The so-called continuing resolution would keep the government running through March 27, assuming it passes the House and Senate before the existing funding expires at the end of this month. The House plans to vote on the measure Thursday, with a Senate vote expected next week.
Because the bill was based on overall funding levels of $1.047 trillion decided by last year's Budget Control Act -- the deal lawmakers reached to raise the debt ceiling -- it provides a slight boost over fiscal 2012 spending levels of about 0.6 percent, which is distributed evenly across discretionary spending accounts.
The bill also adds about $800 million to accounts managed by Interior and the Forest Service to fund wildfire suppression, an Appropriations Committee spokeswoman said last night. And it includes a provision allowing for the launch of new weather satellites to proceed, "ensuring the continuation of critical weather information, especially in the event of weather-related natural disasters," according to a committee press release. The measure also extends the current pay freeze for federal workers.
More than 7 million acres have been consumed by wildfires so far this year with weeks remaining in the annual fire season, putting 2012 on track to be the worst wildfire year on record (ClimateWire, Aug. 27).
Policy provisions, typically referred to as "riders," that were included in the fiscal 2012 spending bill carry over into the continuing resolution. Among the most closely watched of those was a rider barring DOE from enforcing light bulb efficiency standards that were established by the 2007 energy law and went into effect this year (E&E Daily, Sept. 10).
The House Rules Committee will consider the bill tomorrow, when it is expected to adopt a "closed rule" barring amendments and setting aside an hour of debate on the bill for Thursday.
House Appropriations Chairman Hal Rodgers (R-Ky.) called the CR a "good-faith effort to provide limited, yet fair and adequate funding for government programs and services" until a final deal can be struck.
"This bill is very restricted in its scope, does not contain extensive or controversial policy riders or funding levels that dramatically differ from current levels, and protects critical funding for our national defense," he said in a statement.
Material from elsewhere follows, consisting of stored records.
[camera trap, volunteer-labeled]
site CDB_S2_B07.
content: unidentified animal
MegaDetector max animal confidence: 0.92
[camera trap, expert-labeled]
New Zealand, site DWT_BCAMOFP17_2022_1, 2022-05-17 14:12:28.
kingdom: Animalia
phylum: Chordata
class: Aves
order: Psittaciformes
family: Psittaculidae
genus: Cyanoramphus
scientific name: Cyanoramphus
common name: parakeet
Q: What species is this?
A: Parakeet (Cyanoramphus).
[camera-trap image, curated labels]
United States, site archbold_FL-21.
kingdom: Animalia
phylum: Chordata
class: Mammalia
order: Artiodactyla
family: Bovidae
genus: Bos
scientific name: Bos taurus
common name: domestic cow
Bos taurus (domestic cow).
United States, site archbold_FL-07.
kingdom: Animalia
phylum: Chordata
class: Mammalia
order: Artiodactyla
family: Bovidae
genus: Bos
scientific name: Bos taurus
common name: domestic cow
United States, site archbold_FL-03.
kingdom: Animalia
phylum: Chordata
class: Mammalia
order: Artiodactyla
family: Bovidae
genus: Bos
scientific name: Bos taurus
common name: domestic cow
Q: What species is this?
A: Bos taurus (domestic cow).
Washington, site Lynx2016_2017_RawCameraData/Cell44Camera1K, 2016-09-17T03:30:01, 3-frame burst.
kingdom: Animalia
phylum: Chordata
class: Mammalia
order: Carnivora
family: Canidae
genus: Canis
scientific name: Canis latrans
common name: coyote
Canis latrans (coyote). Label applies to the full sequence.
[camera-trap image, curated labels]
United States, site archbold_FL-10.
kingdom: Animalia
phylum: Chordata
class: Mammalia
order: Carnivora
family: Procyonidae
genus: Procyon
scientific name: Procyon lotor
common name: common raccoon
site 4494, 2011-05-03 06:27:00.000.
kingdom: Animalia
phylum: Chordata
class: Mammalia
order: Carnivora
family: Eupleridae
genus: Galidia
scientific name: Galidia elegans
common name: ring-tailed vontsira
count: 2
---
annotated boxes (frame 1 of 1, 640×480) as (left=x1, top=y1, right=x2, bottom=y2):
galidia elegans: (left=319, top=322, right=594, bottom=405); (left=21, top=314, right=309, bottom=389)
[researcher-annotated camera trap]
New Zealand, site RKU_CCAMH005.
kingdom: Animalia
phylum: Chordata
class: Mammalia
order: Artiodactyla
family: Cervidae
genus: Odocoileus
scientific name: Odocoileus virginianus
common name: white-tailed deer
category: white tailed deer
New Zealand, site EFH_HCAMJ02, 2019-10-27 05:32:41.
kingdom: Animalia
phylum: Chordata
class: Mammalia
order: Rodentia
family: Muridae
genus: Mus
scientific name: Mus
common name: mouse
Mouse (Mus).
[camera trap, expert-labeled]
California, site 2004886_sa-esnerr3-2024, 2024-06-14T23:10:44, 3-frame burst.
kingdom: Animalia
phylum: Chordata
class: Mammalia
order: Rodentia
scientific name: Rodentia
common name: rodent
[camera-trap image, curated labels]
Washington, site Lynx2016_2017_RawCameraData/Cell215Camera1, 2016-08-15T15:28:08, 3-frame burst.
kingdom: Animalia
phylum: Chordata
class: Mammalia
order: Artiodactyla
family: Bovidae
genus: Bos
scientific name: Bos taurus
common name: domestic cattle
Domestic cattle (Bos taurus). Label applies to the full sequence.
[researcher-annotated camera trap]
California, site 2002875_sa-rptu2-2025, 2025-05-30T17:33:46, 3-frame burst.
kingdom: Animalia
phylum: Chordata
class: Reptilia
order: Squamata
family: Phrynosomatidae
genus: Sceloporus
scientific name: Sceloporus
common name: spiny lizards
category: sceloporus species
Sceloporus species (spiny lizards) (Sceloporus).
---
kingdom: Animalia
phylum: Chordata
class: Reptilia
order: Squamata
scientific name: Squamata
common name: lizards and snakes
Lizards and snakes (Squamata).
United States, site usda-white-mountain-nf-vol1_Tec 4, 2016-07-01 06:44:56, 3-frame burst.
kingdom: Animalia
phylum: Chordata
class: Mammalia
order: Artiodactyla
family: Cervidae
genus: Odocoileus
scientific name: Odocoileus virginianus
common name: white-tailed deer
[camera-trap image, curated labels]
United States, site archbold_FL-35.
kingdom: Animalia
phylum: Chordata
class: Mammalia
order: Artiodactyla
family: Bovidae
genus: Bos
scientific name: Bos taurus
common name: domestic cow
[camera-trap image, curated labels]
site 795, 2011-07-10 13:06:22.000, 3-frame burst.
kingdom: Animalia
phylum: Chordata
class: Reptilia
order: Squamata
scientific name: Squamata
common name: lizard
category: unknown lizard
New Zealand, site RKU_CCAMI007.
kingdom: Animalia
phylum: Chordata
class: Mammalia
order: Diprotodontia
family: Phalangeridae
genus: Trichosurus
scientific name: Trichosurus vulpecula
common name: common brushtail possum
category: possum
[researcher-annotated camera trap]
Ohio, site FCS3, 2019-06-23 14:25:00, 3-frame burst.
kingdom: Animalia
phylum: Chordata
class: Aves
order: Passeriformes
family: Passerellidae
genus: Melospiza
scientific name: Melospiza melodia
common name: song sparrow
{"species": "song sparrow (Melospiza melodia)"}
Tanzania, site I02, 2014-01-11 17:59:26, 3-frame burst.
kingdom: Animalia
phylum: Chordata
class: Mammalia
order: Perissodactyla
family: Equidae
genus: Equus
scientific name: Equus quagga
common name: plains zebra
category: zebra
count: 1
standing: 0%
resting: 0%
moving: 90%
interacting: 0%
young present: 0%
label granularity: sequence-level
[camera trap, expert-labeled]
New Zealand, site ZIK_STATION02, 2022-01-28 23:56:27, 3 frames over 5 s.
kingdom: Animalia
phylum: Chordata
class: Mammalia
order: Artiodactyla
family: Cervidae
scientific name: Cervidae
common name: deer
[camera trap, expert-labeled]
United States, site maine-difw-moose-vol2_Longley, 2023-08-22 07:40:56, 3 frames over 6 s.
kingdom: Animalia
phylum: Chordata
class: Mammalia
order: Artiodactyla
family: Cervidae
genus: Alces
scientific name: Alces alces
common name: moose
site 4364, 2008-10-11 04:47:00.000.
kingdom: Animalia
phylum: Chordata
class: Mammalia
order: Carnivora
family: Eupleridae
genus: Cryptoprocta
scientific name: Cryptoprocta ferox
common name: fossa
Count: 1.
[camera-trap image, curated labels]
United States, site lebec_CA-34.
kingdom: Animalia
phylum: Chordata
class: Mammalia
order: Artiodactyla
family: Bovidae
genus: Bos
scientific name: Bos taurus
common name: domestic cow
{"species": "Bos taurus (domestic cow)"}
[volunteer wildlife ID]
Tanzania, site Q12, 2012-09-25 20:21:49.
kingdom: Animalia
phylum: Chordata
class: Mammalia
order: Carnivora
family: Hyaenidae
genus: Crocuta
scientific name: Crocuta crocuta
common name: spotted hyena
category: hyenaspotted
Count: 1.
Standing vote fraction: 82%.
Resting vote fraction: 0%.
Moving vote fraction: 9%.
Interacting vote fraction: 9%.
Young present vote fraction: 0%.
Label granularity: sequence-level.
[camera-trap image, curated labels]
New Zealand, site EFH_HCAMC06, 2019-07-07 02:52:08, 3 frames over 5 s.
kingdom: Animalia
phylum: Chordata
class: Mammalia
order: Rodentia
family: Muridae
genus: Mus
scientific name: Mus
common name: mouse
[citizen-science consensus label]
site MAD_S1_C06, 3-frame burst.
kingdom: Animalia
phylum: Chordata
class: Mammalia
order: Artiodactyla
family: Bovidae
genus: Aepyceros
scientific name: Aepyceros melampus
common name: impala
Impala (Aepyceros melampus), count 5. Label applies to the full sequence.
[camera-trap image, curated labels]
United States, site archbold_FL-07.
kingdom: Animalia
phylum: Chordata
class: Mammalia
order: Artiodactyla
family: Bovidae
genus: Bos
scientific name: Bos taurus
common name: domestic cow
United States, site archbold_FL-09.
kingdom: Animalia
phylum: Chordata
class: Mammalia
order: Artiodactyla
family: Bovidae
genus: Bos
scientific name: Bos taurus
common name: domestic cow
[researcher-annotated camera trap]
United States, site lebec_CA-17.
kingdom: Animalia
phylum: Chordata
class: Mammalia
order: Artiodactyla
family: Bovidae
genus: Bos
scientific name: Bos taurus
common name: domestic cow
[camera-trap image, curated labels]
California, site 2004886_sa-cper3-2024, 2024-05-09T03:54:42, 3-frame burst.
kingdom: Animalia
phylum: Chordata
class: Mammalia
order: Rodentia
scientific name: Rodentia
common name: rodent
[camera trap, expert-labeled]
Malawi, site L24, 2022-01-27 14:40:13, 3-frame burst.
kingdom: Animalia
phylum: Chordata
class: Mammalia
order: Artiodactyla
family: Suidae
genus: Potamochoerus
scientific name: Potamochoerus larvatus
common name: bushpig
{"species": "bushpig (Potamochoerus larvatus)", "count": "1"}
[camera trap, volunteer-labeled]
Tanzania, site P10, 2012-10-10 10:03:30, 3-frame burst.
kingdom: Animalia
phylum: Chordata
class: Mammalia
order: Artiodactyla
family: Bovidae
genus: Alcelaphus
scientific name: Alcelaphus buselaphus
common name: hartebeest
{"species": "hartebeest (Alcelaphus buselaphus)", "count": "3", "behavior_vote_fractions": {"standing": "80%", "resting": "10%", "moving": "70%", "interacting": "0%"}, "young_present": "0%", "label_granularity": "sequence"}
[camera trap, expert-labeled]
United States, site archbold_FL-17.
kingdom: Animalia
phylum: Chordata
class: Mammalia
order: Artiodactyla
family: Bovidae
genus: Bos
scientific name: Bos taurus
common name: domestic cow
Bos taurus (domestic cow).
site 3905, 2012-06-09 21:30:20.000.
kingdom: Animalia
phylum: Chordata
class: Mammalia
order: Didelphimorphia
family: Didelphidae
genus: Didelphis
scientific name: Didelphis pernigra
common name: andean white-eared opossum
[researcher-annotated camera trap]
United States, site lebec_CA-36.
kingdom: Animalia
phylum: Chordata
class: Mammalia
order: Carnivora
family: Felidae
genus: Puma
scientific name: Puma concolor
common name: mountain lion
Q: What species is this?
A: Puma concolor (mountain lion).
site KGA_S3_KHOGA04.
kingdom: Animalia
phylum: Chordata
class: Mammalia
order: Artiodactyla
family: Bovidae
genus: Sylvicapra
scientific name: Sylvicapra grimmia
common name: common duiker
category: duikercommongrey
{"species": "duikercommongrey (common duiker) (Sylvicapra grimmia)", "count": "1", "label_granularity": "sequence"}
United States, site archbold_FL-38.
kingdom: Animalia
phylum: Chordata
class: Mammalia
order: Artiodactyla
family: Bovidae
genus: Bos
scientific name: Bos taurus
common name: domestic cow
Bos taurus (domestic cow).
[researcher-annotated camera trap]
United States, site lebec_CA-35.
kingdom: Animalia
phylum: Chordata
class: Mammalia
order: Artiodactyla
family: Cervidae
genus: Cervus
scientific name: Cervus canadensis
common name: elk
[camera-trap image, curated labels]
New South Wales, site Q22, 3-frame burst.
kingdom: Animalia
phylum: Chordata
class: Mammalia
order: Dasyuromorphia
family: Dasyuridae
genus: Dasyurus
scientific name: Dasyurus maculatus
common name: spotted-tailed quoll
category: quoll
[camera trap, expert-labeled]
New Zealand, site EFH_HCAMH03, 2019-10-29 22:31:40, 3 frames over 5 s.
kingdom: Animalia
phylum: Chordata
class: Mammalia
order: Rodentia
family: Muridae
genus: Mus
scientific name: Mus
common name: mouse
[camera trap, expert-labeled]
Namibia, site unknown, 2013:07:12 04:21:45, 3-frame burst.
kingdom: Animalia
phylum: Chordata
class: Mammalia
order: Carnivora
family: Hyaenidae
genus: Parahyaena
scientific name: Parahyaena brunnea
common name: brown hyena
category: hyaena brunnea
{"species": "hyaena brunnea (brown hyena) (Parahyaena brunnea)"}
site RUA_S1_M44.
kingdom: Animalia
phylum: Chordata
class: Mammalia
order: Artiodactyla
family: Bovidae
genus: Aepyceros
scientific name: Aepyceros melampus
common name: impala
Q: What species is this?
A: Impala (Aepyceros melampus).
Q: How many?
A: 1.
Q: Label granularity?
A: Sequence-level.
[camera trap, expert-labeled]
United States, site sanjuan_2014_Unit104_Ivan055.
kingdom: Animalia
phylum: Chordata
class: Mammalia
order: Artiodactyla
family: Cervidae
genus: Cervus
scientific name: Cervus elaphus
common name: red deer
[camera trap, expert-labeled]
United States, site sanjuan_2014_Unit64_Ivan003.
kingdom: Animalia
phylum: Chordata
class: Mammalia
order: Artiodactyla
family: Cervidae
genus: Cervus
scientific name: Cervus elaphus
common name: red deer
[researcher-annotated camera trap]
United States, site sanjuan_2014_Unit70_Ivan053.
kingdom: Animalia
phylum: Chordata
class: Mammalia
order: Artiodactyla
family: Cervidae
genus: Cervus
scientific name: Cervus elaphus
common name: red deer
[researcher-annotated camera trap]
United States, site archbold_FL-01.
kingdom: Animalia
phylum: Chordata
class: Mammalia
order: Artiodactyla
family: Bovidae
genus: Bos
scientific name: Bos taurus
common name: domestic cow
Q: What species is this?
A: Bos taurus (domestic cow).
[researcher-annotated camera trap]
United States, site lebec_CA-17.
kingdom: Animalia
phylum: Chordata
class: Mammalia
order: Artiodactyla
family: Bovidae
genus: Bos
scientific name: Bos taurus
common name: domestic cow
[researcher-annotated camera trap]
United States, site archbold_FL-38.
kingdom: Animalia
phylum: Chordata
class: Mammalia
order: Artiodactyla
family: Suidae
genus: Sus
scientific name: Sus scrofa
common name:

Appropriations Committee ranking member Norm Dicks (D-Wash.), like Rodgers, stressed the need for Congress to return to approving regular appropriations bills, but he urged his fellow Democrats to vote for the measure.
"I am happy to report that no additional partisan or special interest riders have been added to this CR," he said in a statement. "Although I would much prefer to be considering an omnibus bill, this is truly a bipartisan product and I urge my colleagues to support it."
Schedule: The Rules Committee meets tomorrow at 3 p.m. in H-313.